In the end, we get a remarkable yet intuitive result: maximizing the probability of the data is equivalent to minimizing the squared errors of our model, \(f(x) = \)\theta x$.

3.2.2. Loss Functions

We have additionally just derived our first loss function. A loss function \(L(f(x),y)\) measures how close a guess \(\hat{y} = f(x)\) is to the actual value \(y\). Note that loss functions can always be applied one data point at time. The loss function \(L(f(x),y) = (y - f(x))^2\) is referred to as squared error and is derived through the assumption that errors are Gaussian distributed with mean zero.

In machine learning, we often write our objectives functions as cost functions (denoted \(J\)), equal to a sum of loss functions.

\[ \arg \min_\theta J(\theta) = \sum_{i=1}^N L(f(x_i), y_i)\]

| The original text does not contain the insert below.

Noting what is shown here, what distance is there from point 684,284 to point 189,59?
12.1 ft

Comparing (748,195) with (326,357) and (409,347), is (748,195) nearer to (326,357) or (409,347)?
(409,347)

We’ll use this formulation for the rest of this section (and the book). As you can see, the linear regression problem exactly follows this form.

3.2.3. Deriving the Solution

We have two ways of arriving at the solution. We could use gradient descent to optimize the objective, or we could solve algebraically. Linear regression yields a rare but special type of optimization problem as it is unconstrained, convex, and has a closed form solution. As the objective function is convex, any local minimum will be a global minimum and thus every critical point will be an optima. Here we’ll solve for the optimal solution by taking the derivative of the cost function.

\[\frac{\partial J}{\partial \theta} = \sum_{i=1}^N 2(y_i - \theta x_i) (-x_i) = 2\theta \sum_{i=1}^N x_i^2 - 2 \sum_{i=1}^N x_i y_i = 0\]

Thus, we arrive at the conclusion that \(\theta^* = \frac{\sum_{i=1}^N x_i y_i}{\sum_{i=1}^N x_i^2}\)

3.2.4. Generalized Linear Models (Bonus)

We spent a lot of time in this section giving a justification for why we model errors \(\epsilon\) as being normally distributed. Though under the assumptions we made, Gaussian error models tend to perform well, sometimes errors may follow a different distribution. Modeling errors with an arbitrary (exponential family) probability distribution yields whats called a generalized linear model.